Perdi parte do meu precioso tempo a assistir ao debate
entre Soares e Cunhal porque quis percepcionar a mudança de mentalidades.
Desisti defraudado, pois o tempo não passou, o país continua aprisionado
pelo preconceito relativo ao dinheiro, à riqueza, ao mercado, ao trabalho, às
empresas, ao capital. E é porque se mantém refém desse discurso
intelectualmente pobre e atávico que continua sem cativar o dinheiro, a
riqueza, o trabalho, as empresas e o capital que precisamos para viver melhor.
Somos orgulhosamente pobres.
Uma pobreza impoluta apesar da miséria que significa para os que não têm sorte
nem conhecimentos. Uma pobreza sem mancha, porque escondida. O mais curioso é
como a falência intelectual desta gente os leva a adaptar a mantra de outrora.

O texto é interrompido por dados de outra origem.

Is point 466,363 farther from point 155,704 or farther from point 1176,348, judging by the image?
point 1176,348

Sem que se dêem conta disso, que é a única parte desta história que tem graça.
POLÍTICA ECONOMIA MÁRIO SOARES PAÍS ÁLVARO CUNHAL PCP
COMENTÁRIOS:
António Sennfelt: Quando vejo,
leio ou ouço os "comentadores políticos" do calibre daqueles que o
Autor aqui nomeia e que nos são repetidamente e "ad nauseam"

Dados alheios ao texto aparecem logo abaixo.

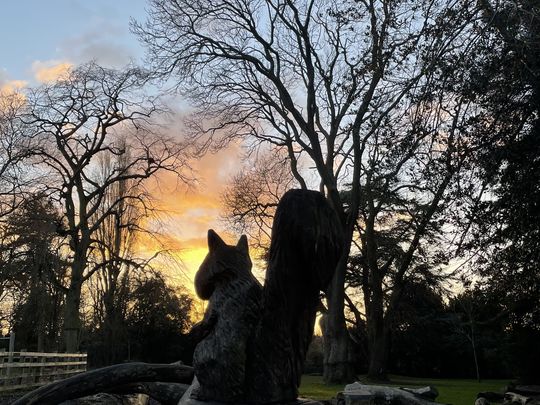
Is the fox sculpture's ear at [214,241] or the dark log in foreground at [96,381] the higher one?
the fox sculpture's ear at [214,241]

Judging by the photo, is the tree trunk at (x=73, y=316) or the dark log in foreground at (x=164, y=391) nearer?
the dark log in foreground at (x=164, y=391)

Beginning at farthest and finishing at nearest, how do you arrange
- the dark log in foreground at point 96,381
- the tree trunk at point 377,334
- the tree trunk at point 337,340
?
the tree trunk at point 377,334
the tree trunk at point 337,340
the dark log in foreground at point 96,381

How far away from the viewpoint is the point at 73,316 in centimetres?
2747

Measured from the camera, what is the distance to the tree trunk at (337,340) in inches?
853

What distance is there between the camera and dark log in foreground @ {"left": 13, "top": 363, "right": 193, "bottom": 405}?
397cm

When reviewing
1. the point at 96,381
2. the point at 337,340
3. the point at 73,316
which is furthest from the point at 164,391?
the point at 73,316

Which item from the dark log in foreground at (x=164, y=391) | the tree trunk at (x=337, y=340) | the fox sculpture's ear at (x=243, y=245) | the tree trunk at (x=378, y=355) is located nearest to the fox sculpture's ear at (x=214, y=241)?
the fox sculpture's ear at (x=243, y=245)

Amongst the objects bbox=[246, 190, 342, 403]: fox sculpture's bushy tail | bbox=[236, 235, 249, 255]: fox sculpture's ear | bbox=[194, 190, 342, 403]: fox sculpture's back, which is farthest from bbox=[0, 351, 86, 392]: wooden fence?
bbox=[246, 190, 342, 403]: fox sculpture's bushy tail

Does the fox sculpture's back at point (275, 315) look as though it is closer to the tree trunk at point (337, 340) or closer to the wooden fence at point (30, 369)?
the wooden fence at point (30, 369)

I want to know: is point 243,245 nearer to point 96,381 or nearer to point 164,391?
point 96,381

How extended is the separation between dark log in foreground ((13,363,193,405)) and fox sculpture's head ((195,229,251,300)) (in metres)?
1.09

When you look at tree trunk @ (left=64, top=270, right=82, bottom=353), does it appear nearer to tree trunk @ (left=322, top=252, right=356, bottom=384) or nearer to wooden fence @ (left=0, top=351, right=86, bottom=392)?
wooden fence @ (left=0, top=351, right=86, bottom=392)

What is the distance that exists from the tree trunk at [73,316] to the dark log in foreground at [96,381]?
24.1 m

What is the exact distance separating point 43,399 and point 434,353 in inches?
1500
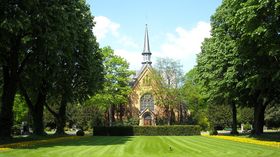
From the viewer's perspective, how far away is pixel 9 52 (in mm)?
28172

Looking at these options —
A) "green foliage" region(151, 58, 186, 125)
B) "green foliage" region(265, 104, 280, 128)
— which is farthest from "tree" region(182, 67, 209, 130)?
"green foliage" region(265, 104, 280, 128)

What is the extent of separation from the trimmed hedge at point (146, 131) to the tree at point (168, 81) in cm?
1789

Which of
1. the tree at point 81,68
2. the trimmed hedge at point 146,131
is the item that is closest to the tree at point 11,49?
the tree at point 81,68

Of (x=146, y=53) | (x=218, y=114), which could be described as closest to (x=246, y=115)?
(x=218, y=114)

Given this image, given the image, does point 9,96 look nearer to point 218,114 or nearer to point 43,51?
point 43,51

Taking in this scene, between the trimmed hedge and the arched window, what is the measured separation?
90.6 feet

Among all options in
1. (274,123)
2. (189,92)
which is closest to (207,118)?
(189,92)

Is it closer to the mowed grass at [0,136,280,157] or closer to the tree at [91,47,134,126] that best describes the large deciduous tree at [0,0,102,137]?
the mowed grass at [0,136,280,157]

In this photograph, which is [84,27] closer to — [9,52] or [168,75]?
[9,52]

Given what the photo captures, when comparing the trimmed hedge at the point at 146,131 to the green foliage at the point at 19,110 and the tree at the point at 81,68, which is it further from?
the green foliage at the point at 19,110

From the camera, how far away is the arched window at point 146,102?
78.6 meters

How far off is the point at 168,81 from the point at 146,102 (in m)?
11.6

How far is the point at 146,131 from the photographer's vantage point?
50438mm

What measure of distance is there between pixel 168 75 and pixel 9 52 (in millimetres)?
43368
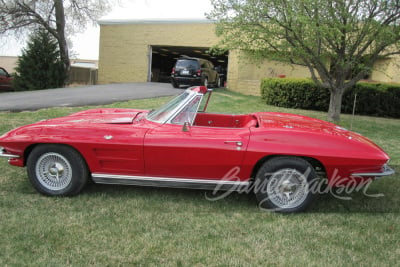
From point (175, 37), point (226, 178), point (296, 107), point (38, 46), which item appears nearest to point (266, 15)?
point (296, 107)

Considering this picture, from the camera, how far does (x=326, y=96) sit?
42.1ft

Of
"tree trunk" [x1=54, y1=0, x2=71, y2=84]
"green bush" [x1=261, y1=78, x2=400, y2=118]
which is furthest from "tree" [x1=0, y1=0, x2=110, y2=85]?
"green bush" [x1=261, y1=78, x2=400, y2=118]

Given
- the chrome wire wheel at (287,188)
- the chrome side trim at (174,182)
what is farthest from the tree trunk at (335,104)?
the chrome side trim at (174,182)

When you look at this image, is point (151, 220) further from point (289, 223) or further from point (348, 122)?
point (348, 122)

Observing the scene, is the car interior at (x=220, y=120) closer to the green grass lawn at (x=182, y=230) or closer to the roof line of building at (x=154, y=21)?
the green grass lawn at (x=182, y=230)

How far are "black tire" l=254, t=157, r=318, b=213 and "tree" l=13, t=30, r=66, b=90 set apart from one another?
689 inches

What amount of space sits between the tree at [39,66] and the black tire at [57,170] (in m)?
16.1

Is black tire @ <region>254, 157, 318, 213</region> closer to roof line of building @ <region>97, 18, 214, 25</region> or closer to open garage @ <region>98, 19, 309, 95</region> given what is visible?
open garage @ <region>98, 19, 309, 95</region>

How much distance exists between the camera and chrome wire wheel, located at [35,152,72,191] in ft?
12.5

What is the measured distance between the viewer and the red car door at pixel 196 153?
362 centimetres

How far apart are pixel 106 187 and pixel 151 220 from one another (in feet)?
3.73

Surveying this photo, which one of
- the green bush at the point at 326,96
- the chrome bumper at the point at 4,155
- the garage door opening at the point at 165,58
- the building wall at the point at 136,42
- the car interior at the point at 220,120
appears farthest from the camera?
the garage door opening at the point at 165,58

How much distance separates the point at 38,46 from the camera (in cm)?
1869

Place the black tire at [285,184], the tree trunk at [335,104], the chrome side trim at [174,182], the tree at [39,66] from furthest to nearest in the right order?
the tree at [39,66] → the tree trunk at [335,104] → the chrome side trim at [174,182] → the black tire at [285,184]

veiculados pela nossa CS, vem-me o grande receio de que, para além de pobres,
também sejamos pobres de espírito! victor guerra: Definitivamente pobres Adelino Lopes: A AAA utiliza a “diplomacia” para explicar os
fundamentos pelos quais não se pode investir em Portugal. Eu vou ser mais
incisivo. Não se pode investir em Portugal por 2 motivos: i) preconceito
ideológico relativamente aos lucros; ii) inveja. Aliás, estas características
são perceptíveis em (quase) todos os países à volta do mediterrâneo. Mas tem
razão: Portugal é um excelente país para se estar a viver ou em férias. PS: Na
Noruega, boa parte do dinheiro público vem do petróleo. A sua boa gestão só
enaltece os seus dirigentes. T R: É
mesmo. Infelizmente. Martelo
de Belem .... : Bom artigo que
diz aquilo que sempre pensei de Portugal e de muitos portugueses. Parados no
tempo e incapazes de ver o futuro. Temos um lago na frente que temos de
contornar mas queremos à força que a estrada imaginária atravesse o lago.